« Le droit est difficilement compréhensible pour 88 % des citoyens »

Publié le 19/05/2017

Jeune avocate inscrite au barreau de Paris en mars 2015, Alexa Chapotel est collaboratrice libérale au sein du cabinet BRJ Avocats, cabinet de droit des affaires franco-belge, au sein duquel elle est spécialisée en droit social conseil et contentieux, en droit de la sécurité sociale et en droit des contrats. Elle est depuis janvier 2016 présidente de l’AVIJED, qui promeut l’accès au droit. Pour les Petites Affiches, elle revient sur les missions de cette association.

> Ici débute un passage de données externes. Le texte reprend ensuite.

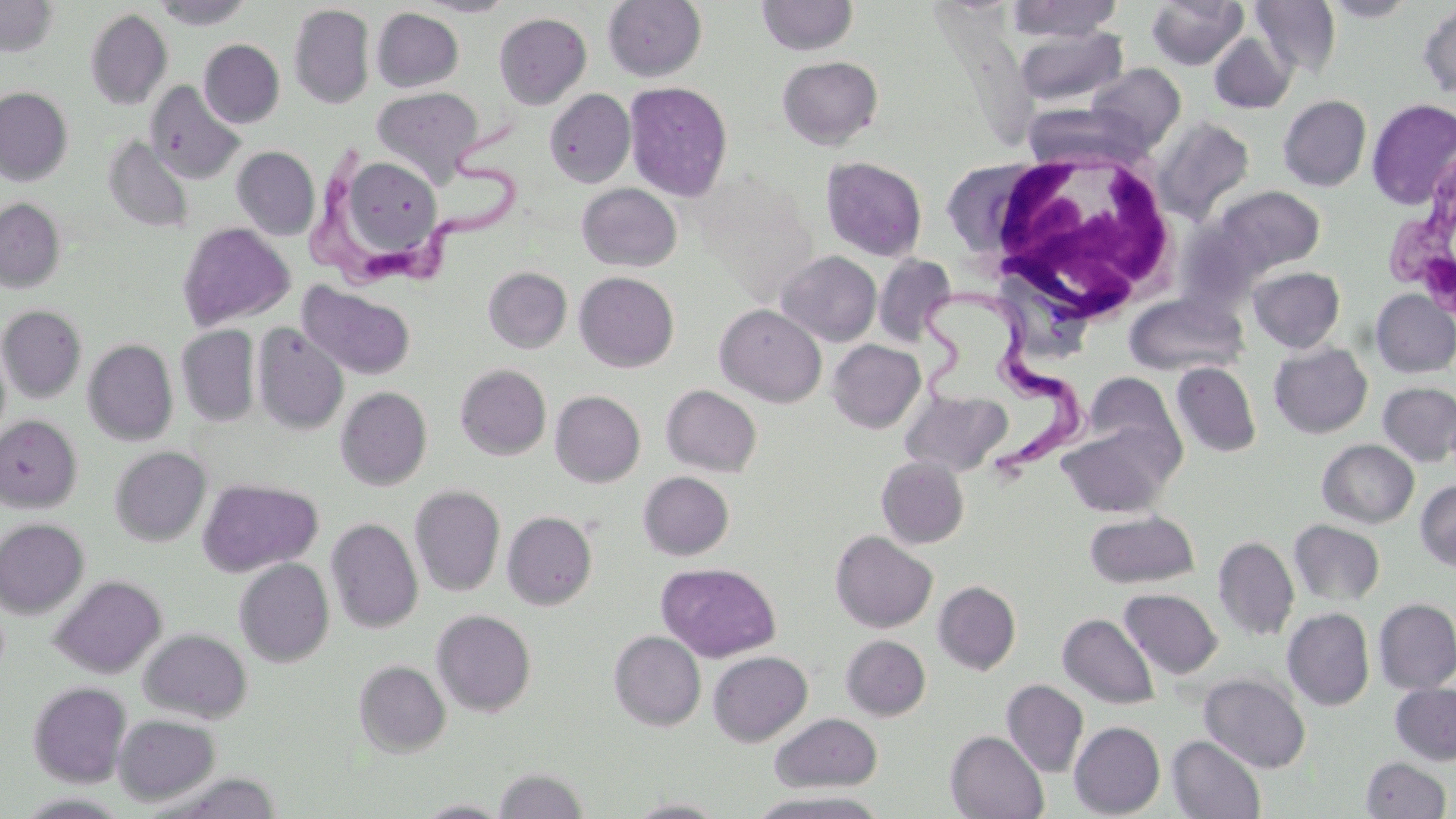

slide-level diagnosis = Trypanosoma brucei
image size = 1456×819 pixels
field of view = single
uninfected red blood cell locations = approximate bounding boxes as named x1/y1/x2/y2 corners in pixels: (x1=0, y1=0, x2=60, y2=56), (x1=151, y1=0, x2=255, y2=29), (x1=414, y1=0, x2=516, y2=17), (x1=603, y1=0, x2=707, y2=82), (x1=756, y1=0, x2=859, y2=56), (x1=1005, y1=0, x2=1124, y2=42), (x1=1146, y1=0, x2=1248, y2=71), (x1=1250, y1=0, x2=1341, y2=79), (x1=1320, y1=0, x2=1420, y2=21), (x1=1418, y1=1, x2=1456, y2=99), (x1=289, y1=4, x2=375, y2=109), (x1=371, y1=7, x2=464, y2=92), (x1=85, y1=9, x2=173, y2=109), (x1=493, y1=13, x2=591, y2=109), (x1=1015, y1=27, x2=1129, y2=108), (x1=1209, y1=33, x2=1296, y2=113), (x1=199, y1=39, x2=285, y2=128), (x1=776, y1=56, x2=883, y2=150), (x1=1086, y1=62, x2=1186, y2=152), (x1=145, y1=80, x2=245, y2=185), (x1=624, y1=81, x2=733, y2=202), (x1=371, y1=86, x2=484, y2=186), (x1=0, y1=88, x2=73, y2=185), (x1=545, y1=89, x2=635, y2=187), (x1=1278, y1=95, x2=1371, y2=191), (x1=1366, y1=98, x2=1456, y2=211), (x1=1153, y1=117, x2=1255, y2=223), (x1=102, y1=135, x2=195, y2=234), (x1=232, y1=146, x2=319, y2=240), (x1=340, y1=152, x2=448, y2=260), (x1=821, y1=156, x2=927, y2=261), (x1=577, y1=183, x2=682, y2=272), (x1=1215, y1=186, x2=1325, y2=275), (x1=0, y1=198, x2=65, y2=293), (x1=176, y1=221, x2=296, y2=331), (x1=776, y1=251, x2=881, y2=346), (x1=874, y1=254, x2=956, y2=346), (x1=1249, y1=266, x2=1345, y2=353), (x1=483, y1=267, x2=571, y2=352), (x1=574, y1=272, x2=679, y2=372), (x1=297, y1=282, x2=416, y2=380), (x1=1371, y1=290, x2=1456, y2=378), (x1=1125, y1=292, x2=1247, y2=378), (x1=715, y1=304, x2=827, y2=407), (x1=0, y1=305, x2=86, y2=403), (x1=252, y1=324, x2=348, y2=435), (x1=176, y1=325, x2=260, y2=427), (x1=84, y1=339, x2=178, y2=446), (x1=828, y1=339, x2=925, y2=433), (x1=1269, y1=342, x2=1372, y2=439), (x1=1171, y1=362, x2=1261, y2=457), (x1=455, y1=364, x2=551, y2=460), (x1=1081, y1=372, x2=1186, y2=468), (x1=1377, y1=381, x2=1456, y2=467), (x1=661, y1=384, x2=762, y2=476), (x1=336, y1=386, x2=431, y2=490), (x1=901, y1=388, x2=1012, y2=478), (x1=550, y1=390, x2=645, y2=488), (x1=0, y1=415, x2=82, y2=512), (x1=1057, y1=420, x2=1179, y2=519), (x1=1317, y1=439, x2=1418, y2=528), (x1=110, y1=445, x2=211, y2=546), (x1=877, y1=456, x2=969, y2=549), (x1=638, y1=471, x2=734, y2=560), (x1=198, y1=477, x2=323, y2=577), (x1=1415, y1=479, x2=1456, y2=571), (x1=410, y1=486, x2=505, y2=596), (x1=502, y1=511, x2=597, y2=610), (x1=1085, y1=511, x2=1200, y2=589), (x1=0, y1=518, x2=89, y2=618), (x1=326, y1=518, x2=422, y2=633), (x1=1289, y1=520, x2=1385, y2=606), (x1=830, y1=530, x2=937, y2=633), (x1=1213, y1=536, x2=1299, y2=641), (x1=234, y1=559, x2=334, y2=666), (x1=657, y1=562, x2=780, y2=661), (x1=50, y1=575, x2=166, y2=678), (x1=934, y1=581, x2=1020, y2=674), (x1=1120, y1=588, x2=1222, y2=679), (x1=1373, y1=598, x2=1456, y2=694), (x1=1283, y1=608, x2=1375, y2=710), (x1=431, y1=609, x2=536, y2=717), (x1=1058, y1=613, x2=1159, y2=709), (x1=139, y1=628, x2=252, y2=723), (x1=609, y1=631, x2=706, y2=730), (x1=841, y1=635, x2=930, y2=720), (x1=708, y1=651, x2=812, y2=745), (x1=353, y1=660, x2=451, y2=757), (x1=1198, y1=673, x2=1311, y2=773), (x1=1002, y1=679, x2=1088, y2=777), (x1=28, y1=681, x2=131, y2=786), (x1=1390, y1=683, x2=1456, y2=765), (x1=114, y1=713, x2=220, y2=805), (x1=770, y1=713, x2=883, y2=792), (x1=1069, y1=721, x2=1165, y2=818), (x1=946, y1=731, x2=1049, y2=819), (x1=1167, y1=735, x2=1266, y2=818), (x1=1360, y1=757, x2=1452, y2=819), (x1=493, y1=768, x2=590, y2=818), (x1=745, y1=791, x2=891, y2=818), (x1=626, y1=798, x2=729, y2=818), (x1=414, y1=800, x2=512, y2=818)
modality = optical microscopy
magnification = 1000x
preparation = thin blood smear
stain = May-Grünwald-Giemsa
Trypanosoma brucei locations = approximate bounding boxes as named x1/y1/x2/y2 corners in pixels: (x1=307, y1=121, x2=523, y2=296), (x1=1381, y1=147, x2=1456, y2=317), (x1=906, y1=286, x2=1086, y2=477)
white blood cell locations = approximate bounding boxes as named x1/y1/x2/y2 corners in pixels: (x1=977, y1=152, x2=1183, y2=324)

Les Petites Affiches – L’AVIJED défend l’accès au droit. En quoi se distingue-t-elle d’autres associations ayant, a priori, le même objectif ?

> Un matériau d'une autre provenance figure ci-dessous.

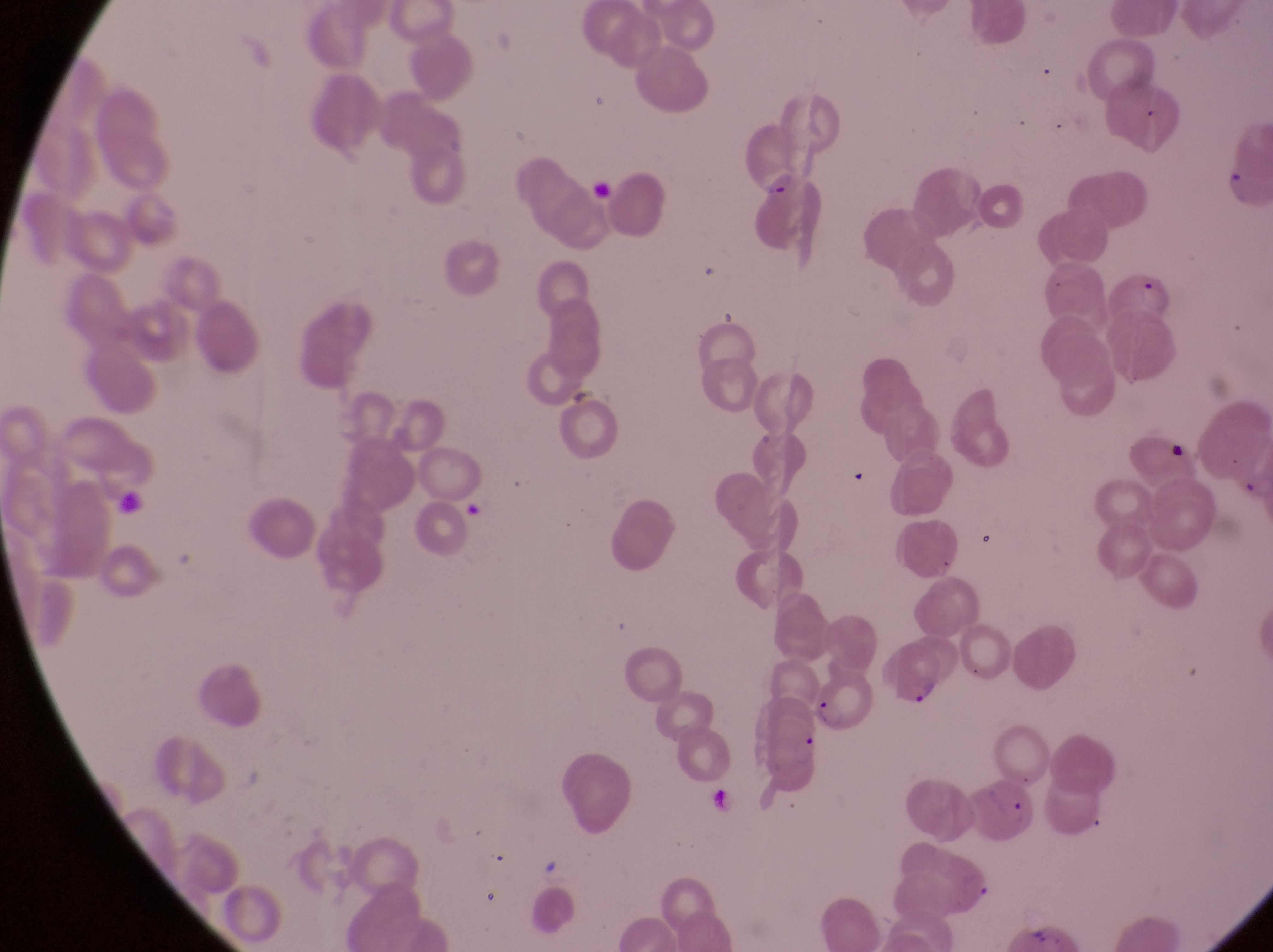 Approximate bounding boxes as {left, top, right, bottom} in pixels. Artifact (platelet-like body, stain precipitate, or debris) locations: {1166, 435, 1194, 467}. Parasitised red blood cell locations: {757, 174, 824, 266}, {1109, 267, 1179, 334}, {881, 640, 948, 712}, {811, 674, 873, 731}, {973, 777, 1048, 857}. Image is 1273×952 pixels. Collected in Uganda. Captured by a smartphone held over the eyepiece of an Olympus CX-23 microscope. Magnification of 1000x. Single field of view. Thin blood film.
Classify this cell by malaria status.
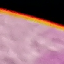

Uninfected.

image type = automatically extracted cell patch, resized to 64 × 64 pixels
stain = Giemsa
capture = smartphone camera at the microscope eyepiece
preparation = thin smear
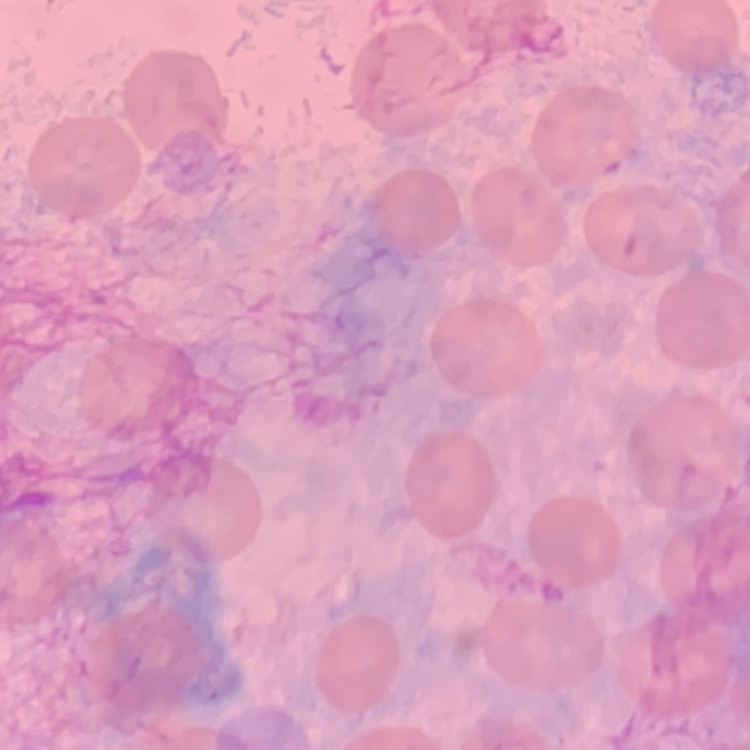

The erythrocytes show no rouleaux formation. Stained with either Field's or Giemsa. Thin peripheral smear. One tile cut from a larger photomicrograph.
Locate and identify every blood parasite.
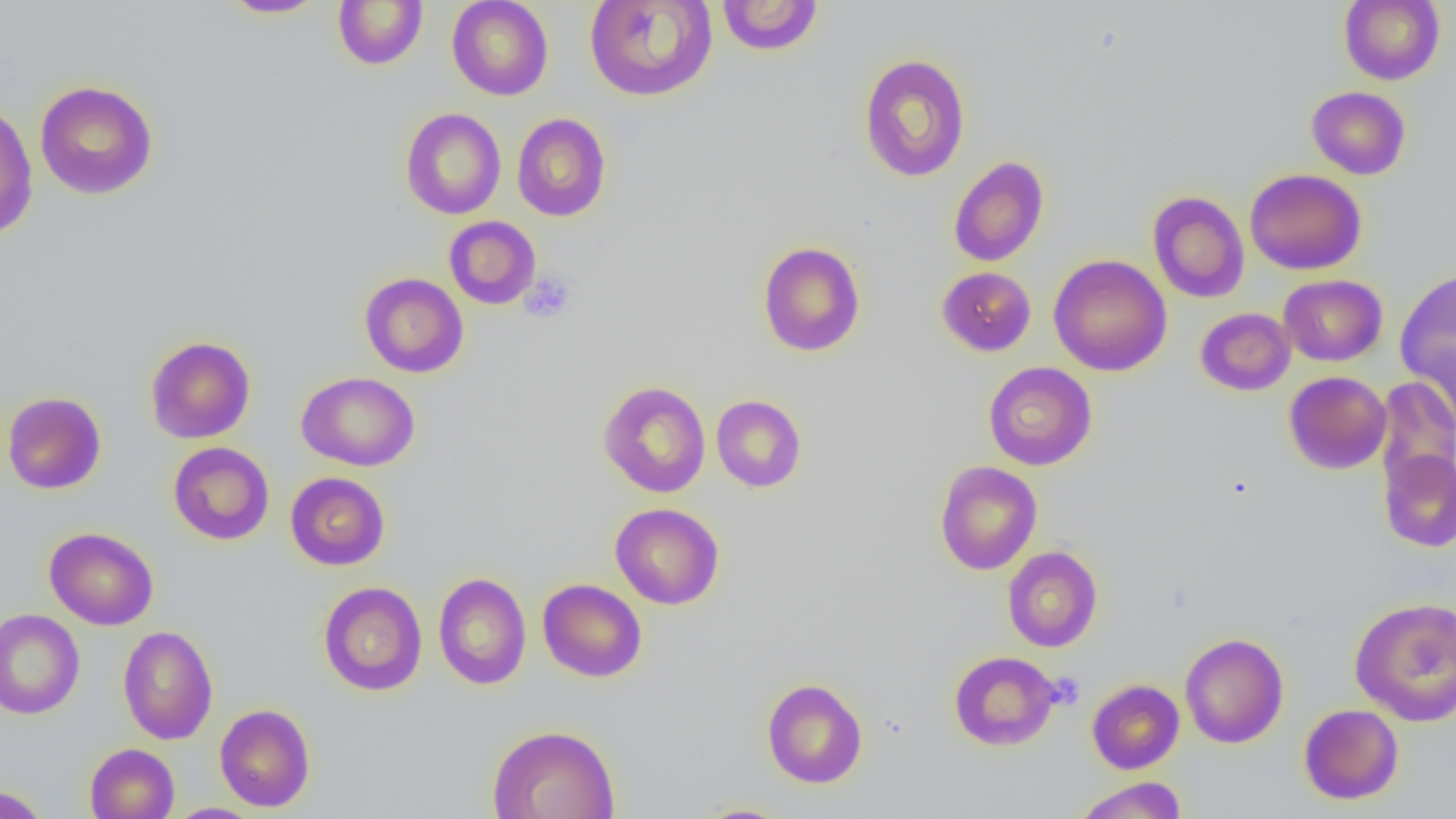
No blood parasites seen.

Approximate bounding boxes as named x1/y1/x2/y2 corners in pixels. Platelet locations: (x1=519, y1=272, x2=576, y2=323). Uninfected red blood cell locations: (x1=447, y1=0, x2=554, y2=100), (x1=584, y1=0, x2=718, y2=102), (x1=716, y1=0, x2=824, y2=56), (x1=1339, y1=0, x2=1445, y2=85), (x1=219, y1=1, x2=329, y2=18), (x1=332, y1=1, x2=428, y2=69), (x1=858, y1=54, x2=971, y2=182), (x1=34, y1=80, x2=158, y2=200), (x1=1306, y1=86, x2=1411, y2=179), (x1=0, y1=101, x2=38, y2=241), (x1=401, y1=107, x2=506, y2=219), (x1=512, y1=113, x2=611, y2=222), (x1=948, y1=156, x2=1049, y2=267), (x1=1245, y1=168, x2=1367, y2=275), (x1=1148, y1=191, x2=1249, y2=302), (x1=444, y1=216, x2=541, y2=309), (x1=757, y1=241, x2=866, y2=357), (x1=1048, y1=254, x2=1172, y2=376), (x1=936, y1=266, x2=1036, y2=356), (x1=1395, y1=268, x2=1456, y2=400), (x1=359, y1=272, x2=468, y2=378), (x1=1278, y1=274, x2=1387, y2=366), (x1=1195, y1=307, x2=1296, y2=396), (x1=1410, y1=333, x2=1456, y2=437), (x1=144, y1=335, x2=256, y2=443), (x1=983, y1=362, x2=1097, y2=470), (x1=296, y1=371, x2=420, y2=471), (x1=1284, y1=371, x2=1392, y2=474), (x1=1373, y1=376, x2=1456, y2=497), (x1=598, y1=380, x2=711, y2=498), (x1=1, y1=391, x2=106, y2=494), (x1=711, y1=394, x2=807, y2=492), (x1=168, y1=441, x2=274, y2=545), (x1=1379, y1=449, x2=1456, y2=552), (x1=934, y1=460, x2=1042, y2=575), (x1=285, y1=472, x2=390, y2=570), (x1=610, y1=503, x2=725, y2=609), (x1=44, y1=527, x2=159, y2=630), (x1=1002, y1=546, x2=1102, y2=652), (x1=433, y1=572, x2=531, y2=690), (x1=537, y1=579, x2=647, y2=682), (x1=318, y1=581, x2=428, y2=696), (x1=1349, y1=596, x2=1456, y2=727), (x1=0, y1=609, x2=85, y2=719), (x1=117, y1=625, x2=218, y2=745), (x1=1180, y1=632, x2=1289, y2=748), (x1=949, y1=651, x2=1060, y2=751), (x1=761, y1=677, x2=868, y2=788), (x1=1087, y1=679, x2=1185, y2=773), (x1=214, y1=703, x2=316, y2=811), (x1=1299, y1=703, x2=1404, y2=805), (x1=487, y1=724, x2=620, y2=819), (x1=84, y1=743, x2=179, y2=819), (x1=1073, y1=776, x2=1187, y2=819), (x1=0, y1=784, x2=50, y2=819), (x1=165, y1=803, x2=265, y2=819), (x1=691, y1=803, x2=798, y2=819). Slide-level diagnosis: no evidence of blood parasites. Thin blood smear. Optical microscopy. Image is 1456×819 pixels. One field of a larger specimen. Captured at 1000x magnification.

Alexa Chapotel – Il y a deux aspects de l’accès au droit. Le premier consiste dans le fait de pouvoir accéder à la justice. L’octroi de l’aide juridictionnelle pour les personnes ayant des faibles revenus est là pour le garantir. L’autre versant de l’accès au droit, c’est la compréhension des textes et du langage juridique. En amont de tout conflit, il faut rendre le droit plus accessible, plus intelligible. C’est là la mission principale de l’AVIJED. Ces deux aspects sont complémentaires. Le cœur d’action de notre association est de rendre le droit plus compréhensible.

LPA – Le droit est-il donc si peu intelligible ?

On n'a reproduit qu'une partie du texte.